Many who knew Banerjee described her as a “paranoid” person for whom success was a zero-sum game. “He felt that if others were successful, it necessarily reduced his own success,” said Mr Petrzela.
When rival strip clubs emerge, Banerjee hires hitman-turned-friend Ray Colon to sabotage the competitors.
In 1987, under orders from Banerjee, Colon recruited an accomplice who shot De Noia in his office.
While her friends and colleagues suspected Banerjee’s hand in the crime, it took years for FBI investigators to make the connection.
Banerjee’s lawyer, Bruce Nahin, said “the killing does not affect the brand at all”.
Identifying the photographer, Getty Images
The Chippendales troupe toured North America and Europe.
The Chippendales thrived and traveled to Australia and Europe.
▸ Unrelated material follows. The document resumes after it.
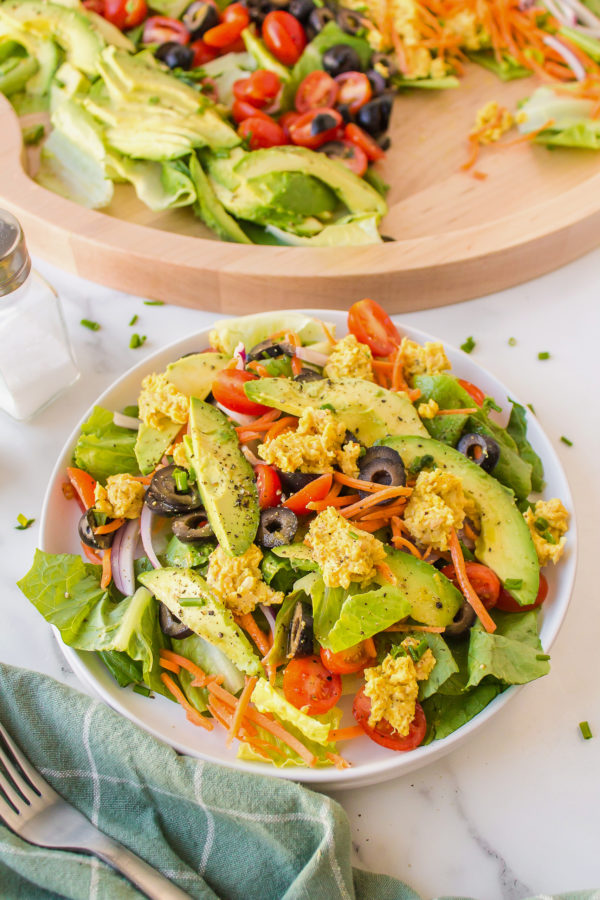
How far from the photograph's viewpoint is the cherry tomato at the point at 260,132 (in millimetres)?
3477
In 1991, while in the UK with the Chippendales tour, Banerjee asked Colon to remove members of a rival troupe created by ex-dancers from his club.
According to FBI evidence, the plan was to inject them with cyanide that Colon gave to an accomplice named Strawberry.
But a concerned Strawberry reported Colon to the FBI.
Colon was arrested and charged with conspiracy and murder for others. According to the agency, 46 grams of cyanide were found in a raid on Colon’s house.
For months after his arrest, Colon remained loyal to Banerjee, who pleaded not guilty. “It wasn’t until Steve refused to help him by paying a lawyer that Ray finally broke up with Steve,” MacDonald said.
In 1993, the FBI finally gathered enough evidence against Banerjee by using Colon to secretly record their conversation. Banerjee was arrested for racketeering, conspiracy and murder at work, among other charges. He is not guilty.
Identifying the photographer, GOPAL SHOONYA/BBC
An artist’s impression of Steve Banerjee.
After the trial lasted several months, Banerjee accepted a plea deal – 26 years in prison and forfeiture of the Chippendales’ property to the US government.
According to Mr. Petrzela, Banerjee’s lawyers did everything possible to prevent the seizure of the business, but to no avail. In October 1994, a day before her sentence, Banerjee committed suicide in her prison cell.
“Very few American Indians know its history,” said Anirvan Chatterjee, who runs a radical South Asian history tour in Berkeley. Banerjee’s life is “the mirror version of the typical business story in California in the 1990s,” she says, and it defies all the stereotypes about that community.
In her research, Ms. Petrzela that Banerjee did everything to assimilate and become a true California businessman, but in the memories of her interviewees, her Indian accent stood out.
“It was clear that other people always considered him very foreign and very Indian,” he said. “Even in death, the first thing people do when they comment on him is start imitating his accent.”